Faculty from the Departments of Computer Science, Systems Engineering, and Electrical
Engineering are bringing together a diverse set of capabilities to impact the
development, modeling, and evaluation of information-based systems. These researchers
design and build innovative distributed systems; using these to build larger integrated
general-purpose or application-specific systems; and support the development of
appropriate software and information systems to analyze the performance of these
and other mainstream information-based systems.
VINTLab, the Virginia Internet
Engineering Laboratory, provides students with realistic, hands-on experience
with networking hardware and software. The goal of the VINTLab effort is to graduate
students who can maintain, update, improve and even redesign future incarnations
of the Internet.
Researchers have built a multicomputer, Centurion, that
is composed of over 400 commercial, off-the-shelf processors. Centurion is capable
of delivering 400 gigaflops peak performance.
Legion is a companion software
system that supports very large applications running on Centurion or on geographically
distributed, heterogeneous computers. Legion assures scalability, fault tolerance,
security and site autonomy.
The Departments of Computer Science and Electrical
Engineering established a jointly administered B.S. degree program in computer
engineering, which the state recently approved.

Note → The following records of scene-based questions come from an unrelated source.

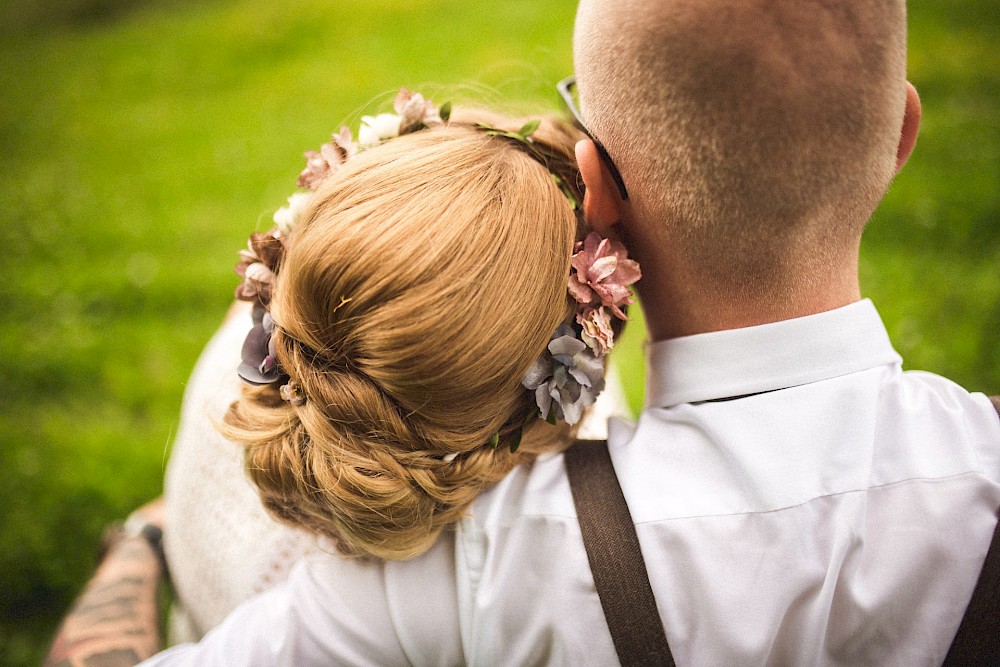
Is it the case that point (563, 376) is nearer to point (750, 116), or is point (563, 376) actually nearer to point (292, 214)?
point (750, 116)

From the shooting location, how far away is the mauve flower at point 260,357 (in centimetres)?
143

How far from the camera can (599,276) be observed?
139cm

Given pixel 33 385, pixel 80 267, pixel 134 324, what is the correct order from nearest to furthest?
pixel 33 385, pixel 134 324, pixel 80 267

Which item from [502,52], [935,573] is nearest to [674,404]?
[935,573]

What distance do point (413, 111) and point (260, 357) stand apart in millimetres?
645

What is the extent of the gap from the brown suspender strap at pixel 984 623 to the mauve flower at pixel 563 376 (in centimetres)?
77

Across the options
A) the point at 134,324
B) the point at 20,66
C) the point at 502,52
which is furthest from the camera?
the point at 20,66

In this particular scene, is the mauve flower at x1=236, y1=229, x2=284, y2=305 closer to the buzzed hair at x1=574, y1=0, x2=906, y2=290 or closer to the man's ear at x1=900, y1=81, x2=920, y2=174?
the buzzed hair at x1=574, y1=0, x2=906, y2=290

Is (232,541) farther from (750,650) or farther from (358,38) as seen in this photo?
(358,38)

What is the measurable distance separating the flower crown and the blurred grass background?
8.3 inches

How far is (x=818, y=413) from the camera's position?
137 cm

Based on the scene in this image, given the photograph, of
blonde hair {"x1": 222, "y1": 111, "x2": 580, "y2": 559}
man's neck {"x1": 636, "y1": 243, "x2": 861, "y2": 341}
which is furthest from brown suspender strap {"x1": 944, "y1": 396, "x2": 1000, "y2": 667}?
blonde hair {"x1": 222, "y1": 111, "x2": 580, "y2": 559}

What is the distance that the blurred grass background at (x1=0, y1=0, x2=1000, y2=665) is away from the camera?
11.7 ft

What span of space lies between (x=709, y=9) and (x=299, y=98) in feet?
22.7
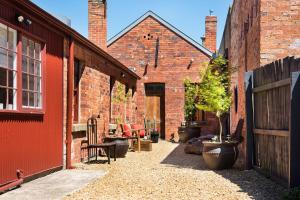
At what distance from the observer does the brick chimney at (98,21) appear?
18.4 m

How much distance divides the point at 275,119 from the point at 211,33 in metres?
15.9

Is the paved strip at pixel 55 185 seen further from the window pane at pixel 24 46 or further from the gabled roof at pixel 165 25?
the gabled roof at pixel 165 25

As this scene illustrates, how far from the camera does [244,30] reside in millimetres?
11672

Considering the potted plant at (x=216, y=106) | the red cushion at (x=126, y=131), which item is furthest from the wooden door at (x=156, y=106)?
the potted plant at (x=216, y=106)

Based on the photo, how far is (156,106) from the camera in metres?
21.7

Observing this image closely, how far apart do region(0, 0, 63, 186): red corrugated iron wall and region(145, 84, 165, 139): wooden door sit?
40.0ft

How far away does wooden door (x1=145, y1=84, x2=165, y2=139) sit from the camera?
2158 centimetres

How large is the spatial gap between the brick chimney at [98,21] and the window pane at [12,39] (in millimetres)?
11228

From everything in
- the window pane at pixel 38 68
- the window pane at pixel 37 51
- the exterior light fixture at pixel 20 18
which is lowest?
the window pane at pixel 38 68

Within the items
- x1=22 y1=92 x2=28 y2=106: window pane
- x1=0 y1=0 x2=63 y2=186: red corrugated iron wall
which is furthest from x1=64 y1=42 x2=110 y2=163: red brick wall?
x1=22 y1=92 x2=28 y2=106: window pane

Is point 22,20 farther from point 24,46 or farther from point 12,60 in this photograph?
point 12,60

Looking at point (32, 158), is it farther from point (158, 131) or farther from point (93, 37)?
point (158, 131)

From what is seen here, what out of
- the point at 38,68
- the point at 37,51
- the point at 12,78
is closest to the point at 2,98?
the point at 12,78

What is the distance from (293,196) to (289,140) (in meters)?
1.15
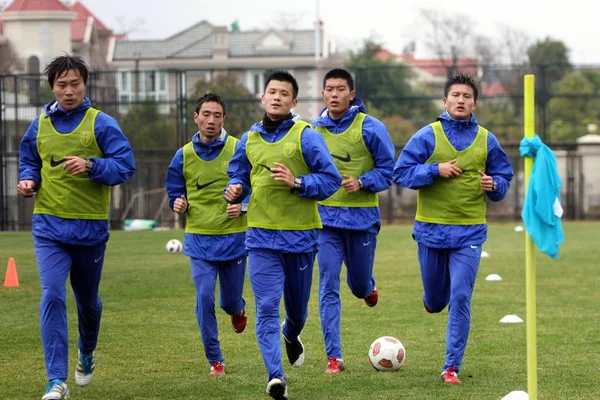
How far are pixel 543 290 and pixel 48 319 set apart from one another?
881 centimetres

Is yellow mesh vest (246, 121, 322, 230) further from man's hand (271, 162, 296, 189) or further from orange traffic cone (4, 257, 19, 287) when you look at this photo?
orange traffic cone (4, 257, 19, 287)

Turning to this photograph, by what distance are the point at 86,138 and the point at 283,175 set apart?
4.96 feet

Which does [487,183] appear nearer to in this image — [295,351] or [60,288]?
[295,351]

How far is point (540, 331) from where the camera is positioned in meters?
11.0

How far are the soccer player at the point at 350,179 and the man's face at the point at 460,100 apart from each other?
853 millimetres

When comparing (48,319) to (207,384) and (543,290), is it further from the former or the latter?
(543,290)

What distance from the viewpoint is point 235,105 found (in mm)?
34000

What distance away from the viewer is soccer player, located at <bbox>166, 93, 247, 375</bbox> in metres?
8.78

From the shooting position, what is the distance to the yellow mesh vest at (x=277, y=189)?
755 centimetres

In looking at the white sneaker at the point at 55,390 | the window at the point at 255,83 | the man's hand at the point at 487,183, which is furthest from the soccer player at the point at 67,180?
the window at the point at 255,83

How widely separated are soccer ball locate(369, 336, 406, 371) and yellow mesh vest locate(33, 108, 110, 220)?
8.13 ft

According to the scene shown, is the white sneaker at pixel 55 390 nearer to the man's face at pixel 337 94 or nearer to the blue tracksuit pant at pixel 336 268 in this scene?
the blue tracksuit pant at pixel 336 268

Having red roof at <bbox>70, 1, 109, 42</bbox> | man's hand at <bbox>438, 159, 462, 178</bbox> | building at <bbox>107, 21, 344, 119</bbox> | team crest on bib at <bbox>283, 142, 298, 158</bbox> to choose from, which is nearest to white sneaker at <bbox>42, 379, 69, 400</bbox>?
team crest on bib at <bbox>283, 142, 298, 158</bbox>

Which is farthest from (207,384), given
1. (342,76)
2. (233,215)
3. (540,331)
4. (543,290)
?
(543,290)
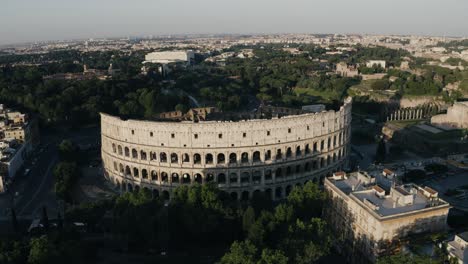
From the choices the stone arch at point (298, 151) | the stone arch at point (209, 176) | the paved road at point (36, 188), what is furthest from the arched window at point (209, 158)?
the paved road at point (36, 188)

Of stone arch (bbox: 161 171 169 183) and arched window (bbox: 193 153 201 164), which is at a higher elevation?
arched window (bbox: 193 153 201 164)

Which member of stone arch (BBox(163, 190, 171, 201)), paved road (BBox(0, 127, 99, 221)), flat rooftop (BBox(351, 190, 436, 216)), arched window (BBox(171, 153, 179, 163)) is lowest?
paved road (BBox(0, 127, 99, 221))

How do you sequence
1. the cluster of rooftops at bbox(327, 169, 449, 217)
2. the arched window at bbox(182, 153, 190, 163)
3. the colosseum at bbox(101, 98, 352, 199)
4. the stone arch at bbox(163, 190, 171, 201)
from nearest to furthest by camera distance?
1. the cluster of rooftops at bbox(327, 169, 449, 217)
2. the colosseum at bbox(101, 98, 352, 199)
3. the arched window at bbox(182, 153, 190, 163)
4. the stone arch at bbox(163, 190, 171, 201)

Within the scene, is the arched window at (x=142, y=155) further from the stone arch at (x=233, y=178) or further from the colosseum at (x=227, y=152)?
the stone arch at (x=233, y=178)

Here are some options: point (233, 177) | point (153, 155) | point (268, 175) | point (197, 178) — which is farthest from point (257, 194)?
point (153, 155)

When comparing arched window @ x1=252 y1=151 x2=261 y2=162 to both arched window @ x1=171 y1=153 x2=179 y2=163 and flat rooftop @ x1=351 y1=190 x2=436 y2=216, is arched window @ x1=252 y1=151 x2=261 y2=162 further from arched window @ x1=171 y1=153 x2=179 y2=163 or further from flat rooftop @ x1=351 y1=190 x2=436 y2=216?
flat rooftop @ x1=351 y1=190 x2=436 y2=216

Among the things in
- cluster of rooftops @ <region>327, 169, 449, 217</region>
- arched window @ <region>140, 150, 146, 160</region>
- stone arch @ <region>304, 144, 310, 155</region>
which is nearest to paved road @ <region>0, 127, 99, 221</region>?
arched window @ <region>140, 150, 146, 160</region>

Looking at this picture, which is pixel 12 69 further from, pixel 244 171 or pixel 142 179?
pixel 244 171

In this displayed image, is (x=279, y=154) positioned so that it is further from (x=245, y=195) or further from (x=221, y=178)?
(x=221, y=178)

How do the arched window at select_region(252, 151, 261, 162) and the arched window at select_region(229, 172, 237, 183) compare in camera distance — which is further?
the arched window at select_region(229, 172, 237, 183)

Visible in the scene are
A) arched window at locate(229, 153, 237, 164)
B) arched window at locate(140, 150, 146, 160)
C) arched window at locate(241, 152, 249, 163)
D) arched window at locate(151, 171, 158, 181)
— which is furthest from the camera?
arched window at locate(151, 171, 158, 181)
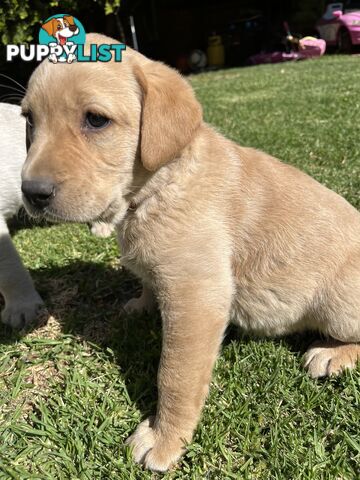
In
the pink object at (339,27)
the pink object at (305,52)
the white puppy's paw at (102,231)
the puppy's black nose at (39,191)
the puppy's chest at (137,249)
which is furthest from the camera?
the pink object at (305,52)

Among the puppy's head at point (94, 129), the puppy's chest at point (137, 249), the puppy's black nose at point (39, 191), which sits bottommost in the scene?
the puppy's chest at point (137, 249)

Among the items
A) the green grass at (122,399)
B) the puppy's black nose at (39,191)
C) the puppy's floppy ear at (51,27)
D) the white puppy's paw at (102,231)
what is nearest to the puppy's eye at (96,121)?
the puppy's black nose at (39,191)

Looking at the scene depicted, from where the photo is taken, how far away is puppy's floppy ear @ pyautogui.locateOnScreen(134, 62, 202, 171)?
2238 millimetres

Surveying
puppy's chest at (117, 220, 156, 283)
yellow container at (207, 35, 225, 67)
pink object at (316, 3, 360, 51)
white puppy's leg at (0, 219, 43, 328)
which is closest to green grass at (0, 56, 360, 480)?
white puppy's leg at (0, 219, 43, 328)

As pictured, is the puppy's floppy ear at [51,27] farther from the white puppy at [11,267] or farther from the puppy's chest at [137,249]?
the puppy's chest at [137,249]

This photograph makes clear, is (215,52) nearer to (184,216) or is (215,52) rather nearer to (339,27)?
(339,27)

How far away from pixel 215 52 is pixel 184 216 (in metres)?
19.8

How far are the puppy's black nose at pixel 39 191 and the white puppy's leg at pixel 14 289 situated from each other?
150cm

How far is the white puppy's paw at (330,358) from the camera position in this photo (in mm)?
2746

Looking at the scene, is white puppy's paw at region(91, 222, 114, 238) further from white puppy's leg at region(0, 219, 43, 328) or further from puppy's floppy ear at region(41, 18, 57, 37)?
puppy's floppy ear at region(41, 18, 57, 37)

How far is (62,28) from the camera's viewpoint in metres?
2.86

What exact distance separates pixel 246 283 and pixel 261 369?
546 millimetres

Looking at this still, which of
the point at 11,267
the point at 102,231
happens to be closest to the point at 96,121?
the point at 11,267

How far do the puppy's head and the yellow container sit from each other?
64.1 ft
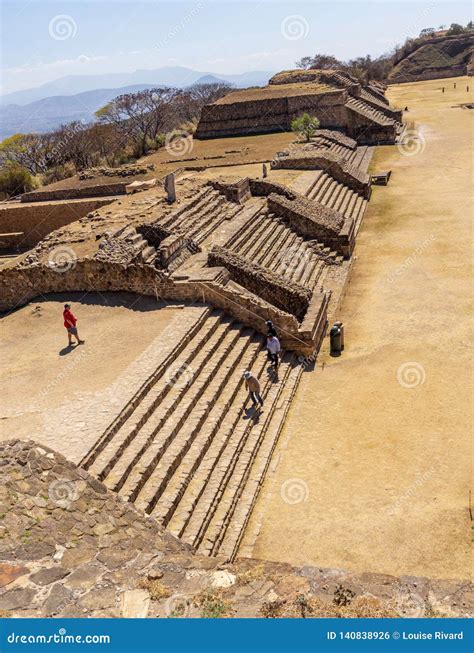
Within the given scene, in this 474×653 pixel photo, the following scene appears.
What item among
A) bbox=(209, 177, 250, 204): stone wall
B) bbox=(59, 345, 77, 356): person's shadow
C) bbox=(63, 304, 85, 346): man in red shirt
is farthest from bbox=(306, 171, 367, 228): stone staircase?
bbox=(59, 345, 77, 356): person's shadow

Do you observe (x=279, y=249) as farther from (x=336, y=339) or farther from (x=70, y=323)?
(x=70, y=323)

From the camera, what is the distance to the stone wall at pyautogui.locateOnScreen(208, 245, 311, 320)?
13695 millimetres

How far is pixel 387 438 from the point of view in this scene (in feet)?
31.0

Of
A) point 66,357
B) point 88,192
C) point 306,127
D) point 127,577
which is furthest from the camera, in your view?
point 306,127

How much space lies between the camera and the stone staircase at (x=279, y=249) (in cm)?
1609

Faculty in several departments
explore solutions that will lead to more survivable information-intensive systems.
We develop techniques to manage risk, assure code safety, and to analyze infrastructures
and systems such as those for water, electric, railroad, transportation, law enforcement,
and other safety-critical infrastructures.
Sustaining intelligent human-computer
interactions require new techniques such as the ability to animate synthetic characters
in graphical environments, to use human gaze to guide what is processed and presented
to the user, and to render very large geometric datasets.
New services offer
through databases, multimedia networks, and ubiquitous embedded computers pose
fundamental engineering problems in the storage and retrieval of data, sustaining
service quality, and integration of computation into functional objects.